ASSIGNED TASK: From the line containing "Instructions de montage" to the last line of the listing, transcribe exactly and add nothing else; keep both ends and omit pictures.

EXTRACTED RECORDS:

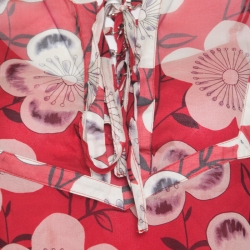 Pre Owned Emporio Armani Red and White Floral Printed Silk Neck Tie Detail Blouse XL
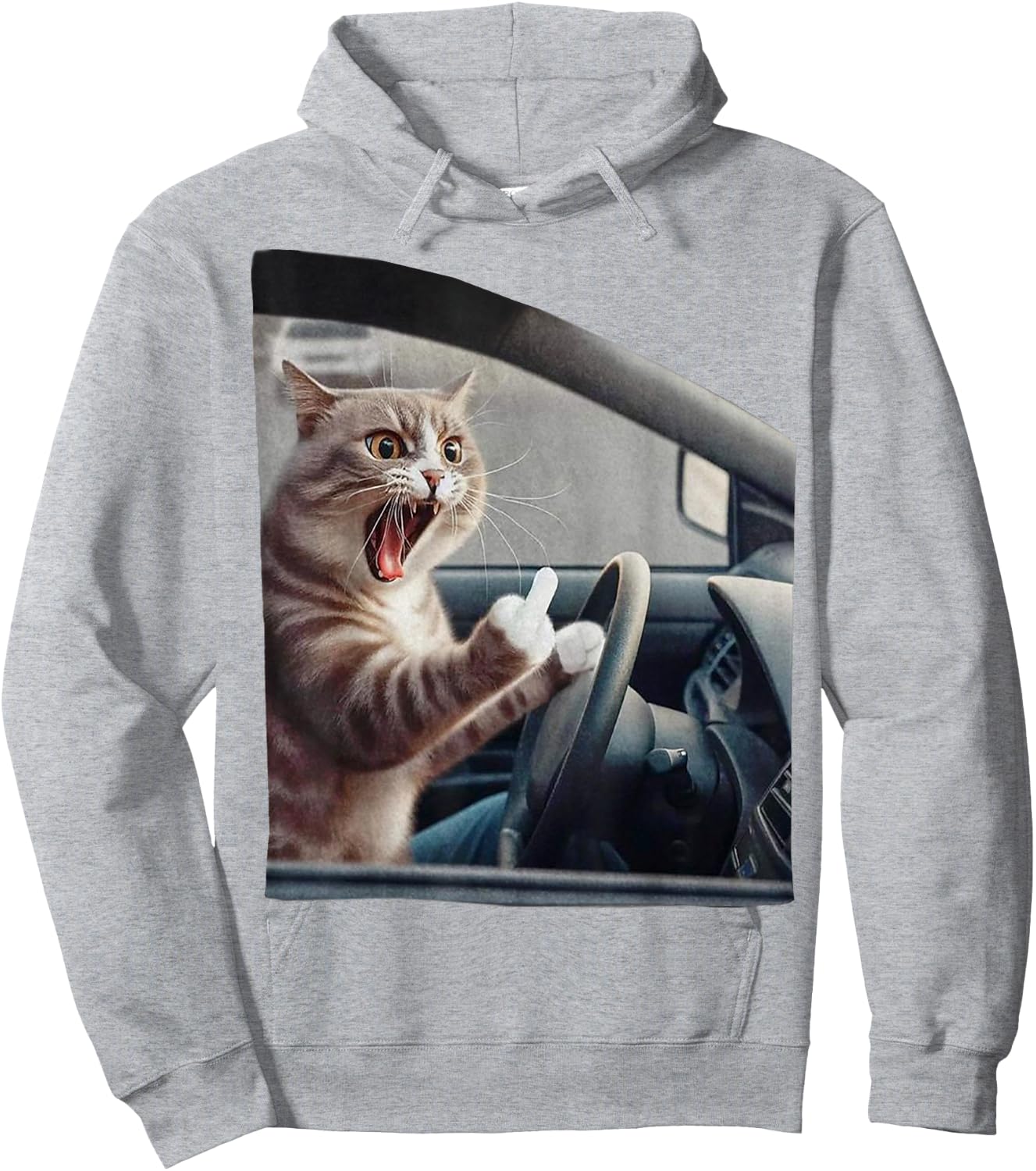 Eagerlys Cat Angry Kitten Driver Funny Art Grumpy Funny Fk Hoodie - Hoodie | Ash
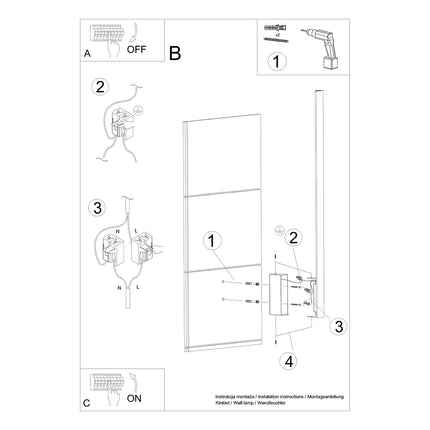 Instructions de montage de l'applique murale Slim Design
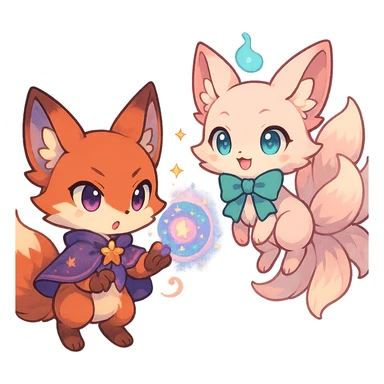chibi anime style fox duo, both magical, one casting a spell, the other floating, cute, colorful, detailed sticker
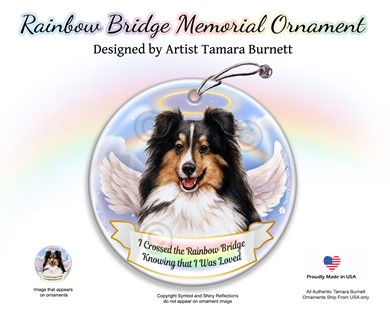 Raining Cats and Dogs | Shetland Sheepdog Rainbow Bridge Memorial Ornament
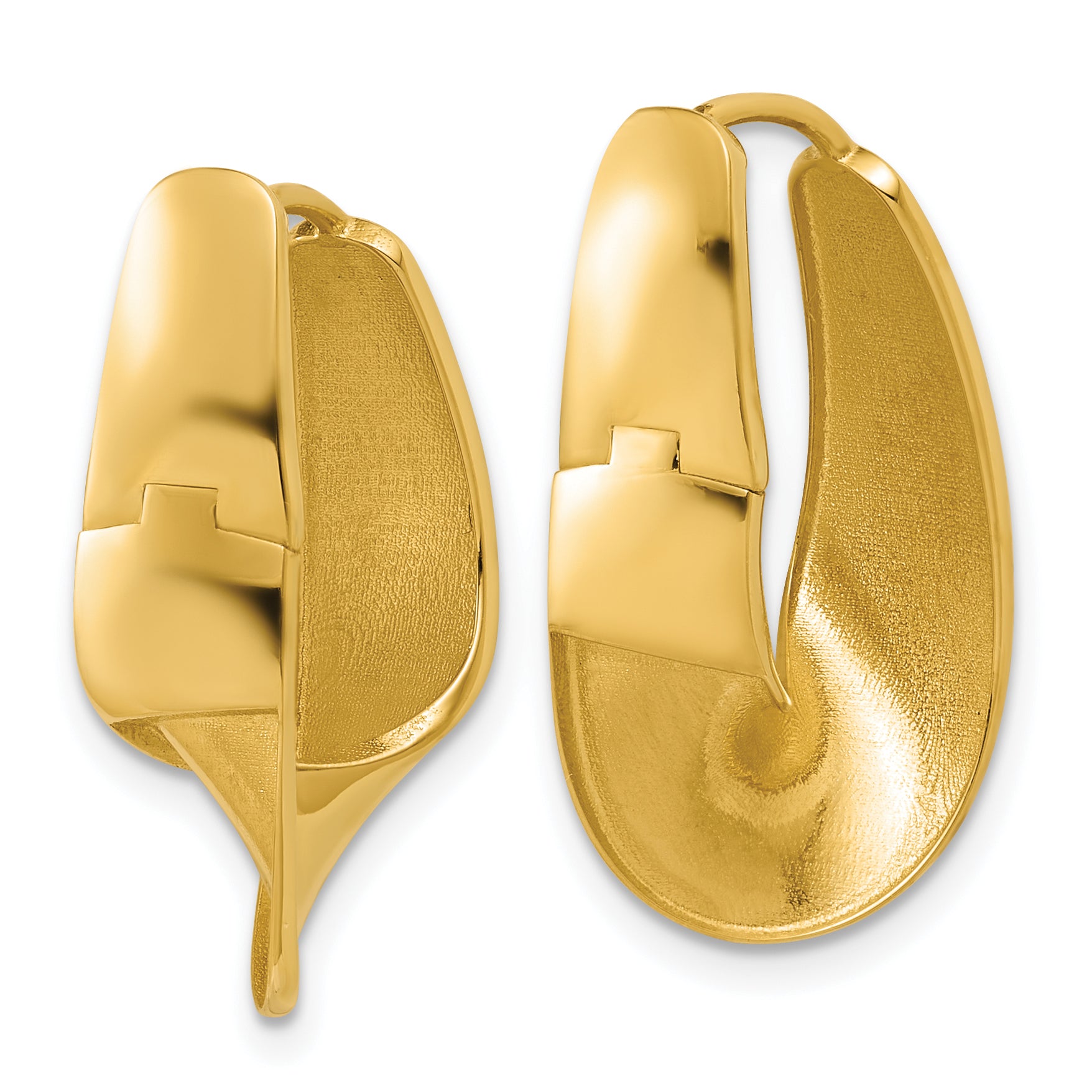 14K Polished Fancy Wave Hinged Hoop Earrings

RESPONSE AREA:
 Instructions de montage de l'applique murale Slim Design
chibi anime style fox duo, both magical, one casting a spell, the other floating, cute, colorful, detailed sticker
 Raining Cats and Dogs | Shetland Sheepdog Rainbow Bridge Memorial Ornament
 14K Polished Fancy Wave Hinged Hoop Earrings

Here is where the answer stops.